Prompt
Find the line with "OPTOSUPPLY OSG5DA5TK4A —" in the records below. Output exactly from there until after the line with "BALTICA SMAKI REGIONÓW...", without pictures.

[Scraped caption text data]
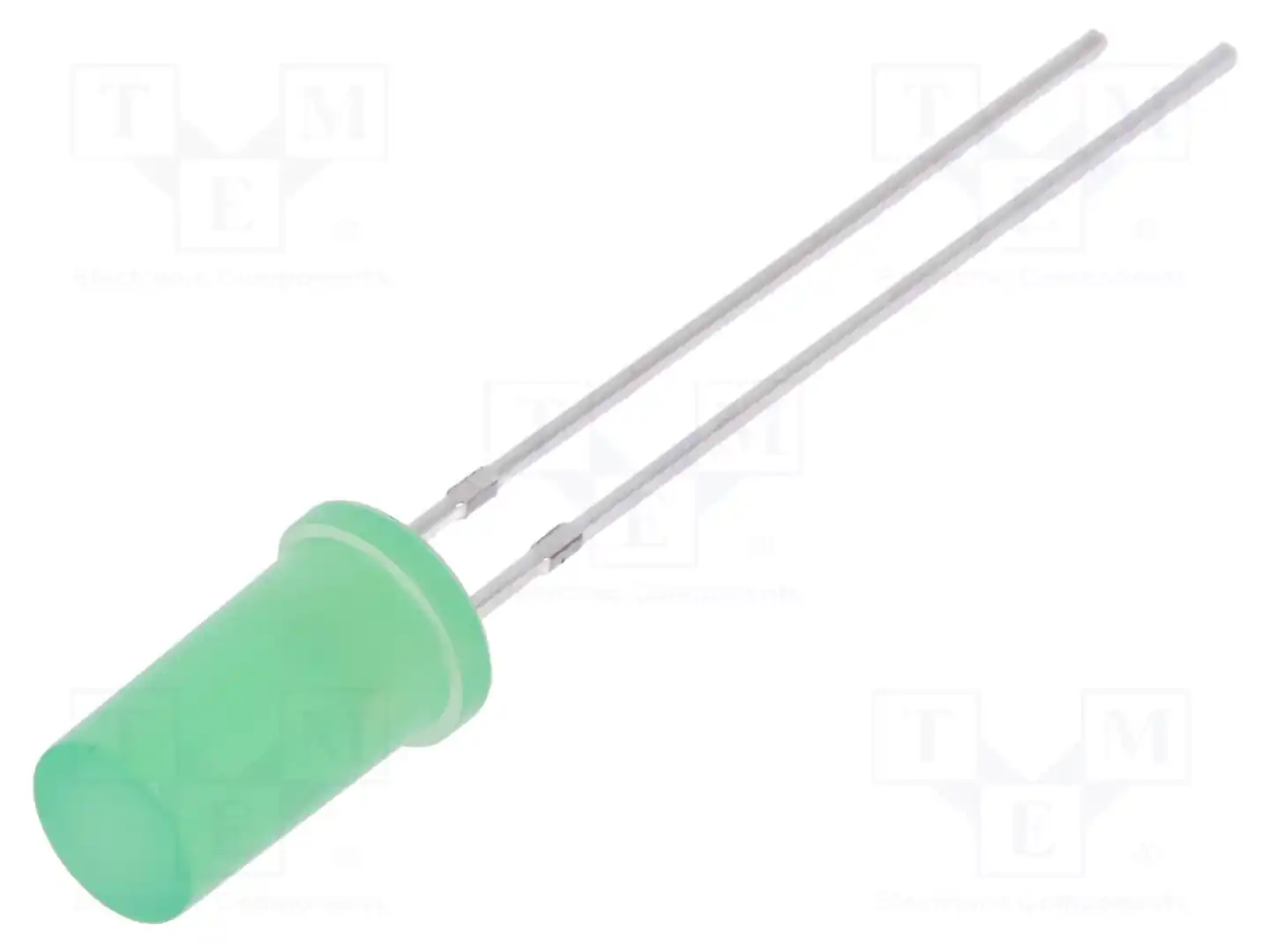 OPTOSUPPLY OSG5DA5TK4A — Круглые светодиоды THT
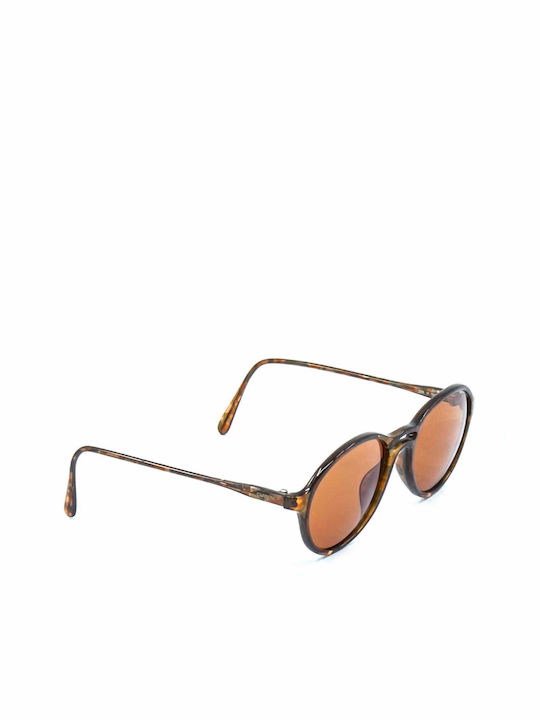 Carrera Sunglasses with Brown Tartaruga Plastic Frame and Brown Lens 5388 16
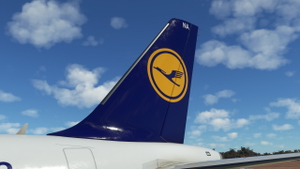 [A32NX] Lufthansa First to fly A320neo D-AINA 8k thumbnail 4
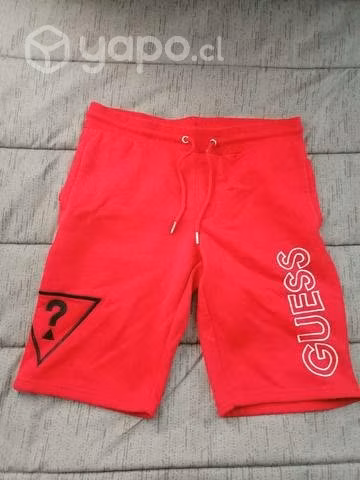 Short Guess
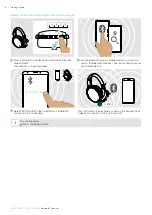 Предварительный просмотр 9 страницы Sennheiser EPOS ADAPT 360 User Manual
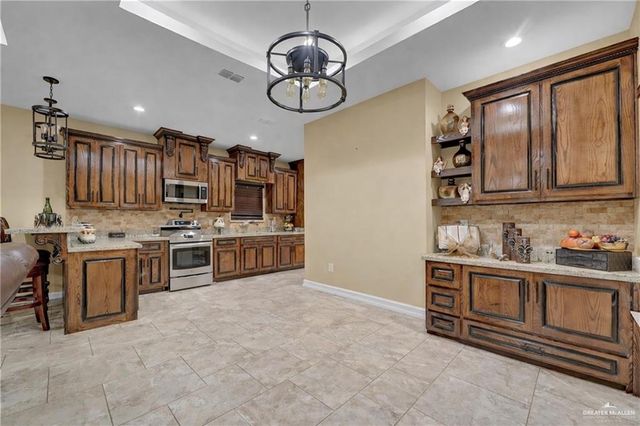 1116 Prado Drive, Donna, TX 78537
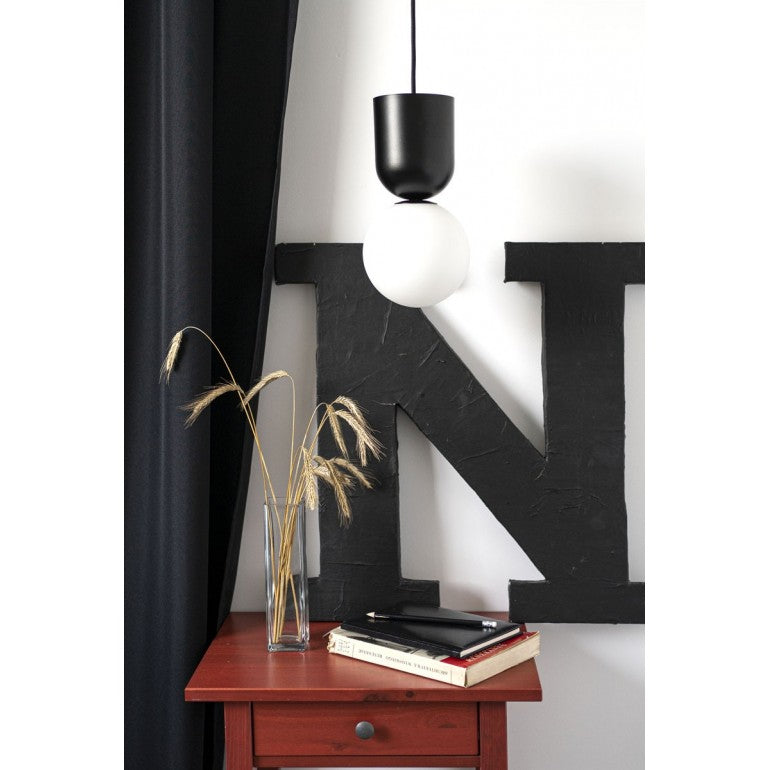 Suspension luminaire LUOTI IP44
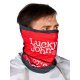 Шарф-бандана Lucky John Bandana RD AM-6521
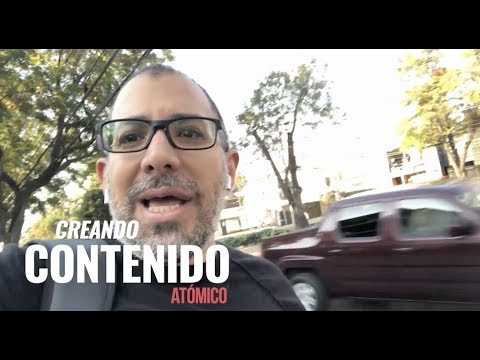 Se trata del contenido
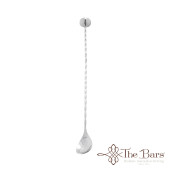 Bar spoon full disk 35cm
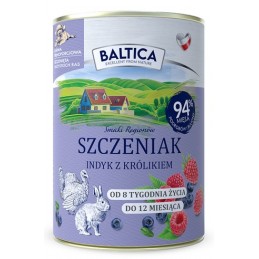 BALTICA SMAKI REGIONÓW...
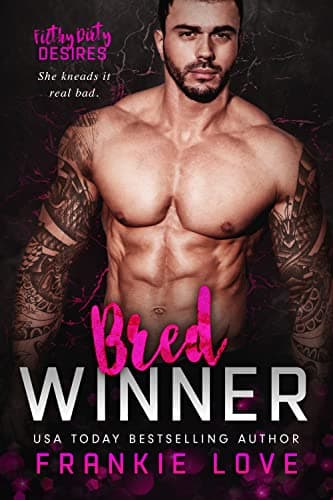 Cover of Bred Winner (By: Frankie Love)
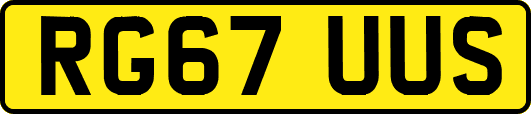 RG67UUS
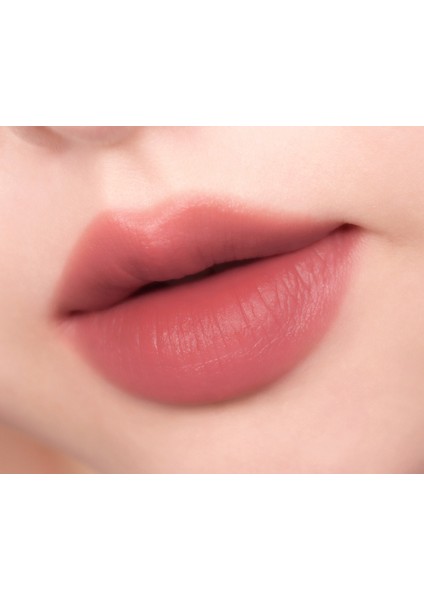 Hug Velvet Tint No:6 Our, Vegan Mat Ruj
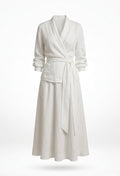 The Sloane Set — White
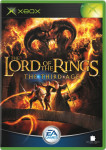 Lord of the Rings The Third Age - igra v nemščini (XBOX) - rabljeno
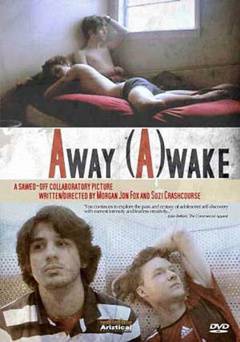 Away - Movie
...
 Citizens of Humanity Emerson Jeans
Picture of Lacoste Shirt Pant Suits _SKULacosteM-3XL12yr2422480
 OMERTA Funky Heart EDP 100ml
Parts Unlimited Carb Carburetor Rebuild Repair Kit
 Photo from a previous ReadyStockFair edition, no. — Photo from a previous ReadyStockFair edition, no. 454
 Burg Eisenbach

Solution to this exercise
 OPTOSUPPLY OSG5DA5TK4A — Круглые светодиоды THT
 Carrera Sunglasses with Brown Tartaruga Plastic Frame and Brown Lens 5388 16
 [A32NX] Lufthansa First to fly A320neo D-AINA 8k thumbnail 4
 Short Guess
 Предварительный просмотр 9 страницы Sennheiser EPOS ADAPT 360 User Manual
 1116 Prado Drive, Donna, TX 78537
 Suspension luminaire LUOTI IP44
 Шарф-бандана Lucky John Bandana RD AM-6521
 Se trata del contenido
 Bar spoon full disk 35cm
 BALTICA SMAKI REGIONÓW...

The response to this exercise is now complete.